Web sitesi sahibi tarafından CryptoPHP içeren bir modül sisteme yüklendiği anda hedef sunucuya özgü bir kod yapısına bürünebilmektedir. Ardından 3 farklı yöntem ile “sahiplerine” bilgi aktarabilir.

  1. Backdoor içerisinde bulunan C2 sunucuları
  2. Email yöntemi
  3. Manuel yönetim

Hedef sisteme yüklendiği anda C2 sunucu ile Public Key Encryption metodunu  kullanarak iletişime geçmektedir. CryptoPHP’nin erişimi için geliştiricisi tarafından belirlenen C2 sunucuları/domain’lerine erişim kesilirse, bu sefer Email yolu ile iletişim kurmaktadır.
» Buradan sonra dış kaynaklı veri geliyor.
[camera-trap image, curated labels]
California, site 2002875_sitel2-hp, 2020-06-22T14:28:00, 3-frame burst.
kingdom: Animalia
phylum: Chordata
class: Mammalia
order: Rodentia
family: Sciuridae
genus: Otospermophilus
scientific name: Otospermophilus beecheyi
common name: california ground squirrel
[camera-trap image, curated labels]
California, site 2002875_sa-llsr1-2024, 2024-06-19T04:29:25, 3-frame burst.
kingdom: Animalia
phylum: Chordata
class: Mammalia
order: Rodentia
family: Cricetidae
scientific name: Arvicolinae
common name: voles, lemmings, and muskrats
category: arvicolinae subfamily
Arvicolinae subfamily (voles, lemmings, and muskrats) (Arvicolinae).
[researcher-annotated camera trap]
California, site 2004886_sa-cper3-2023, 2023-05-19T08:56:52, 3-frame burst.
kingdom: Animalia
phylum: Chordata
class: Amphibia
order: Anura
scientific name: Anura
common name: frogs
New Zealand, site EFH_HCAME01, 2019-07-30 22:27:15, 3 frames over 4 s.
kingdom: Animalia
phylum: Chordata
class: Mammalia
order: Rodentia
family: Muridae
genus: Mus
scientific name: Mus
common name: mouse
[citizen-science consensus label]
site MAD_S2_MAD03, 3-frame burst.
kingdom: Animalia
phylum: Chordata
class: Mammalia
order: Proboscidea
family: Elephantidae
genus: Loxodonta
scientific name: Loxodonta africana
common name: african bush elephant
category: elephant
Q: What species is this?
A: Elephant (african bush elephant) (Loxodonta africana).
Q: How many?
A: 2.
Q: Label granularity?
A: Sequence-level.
Yapısında bulunan C2 sunucu listesi veya direk kendisi, uzaktan verilen bir komut ile güncellenebilmektedir.

CryptoPHP Analizi

Foxitsecurity firması tarafından yayınlanan bildiride, CryptoPHP arka kapısını normal olmayan bir HTTP talebinin fark ederek tespit ettikleri belirtilmiş. Kendi müşterilerine ait bir sunucudan User-Agent ve Referer  bilgisi boş olan bir HTTP Post talebinin, farklı bir domaine gönderildiği tespit edilmiş. Giden talepte taşınan verinin ise encrypted olduğu fark edilmiş. Sunucu bölgesinden çıkan tek bir HTTP talebini fark edip, sonuna kadar analiz ederek ortaya bu bilinmeyen saldırıyı çıkarttıkları için kendilerini tebrik etmek isterim.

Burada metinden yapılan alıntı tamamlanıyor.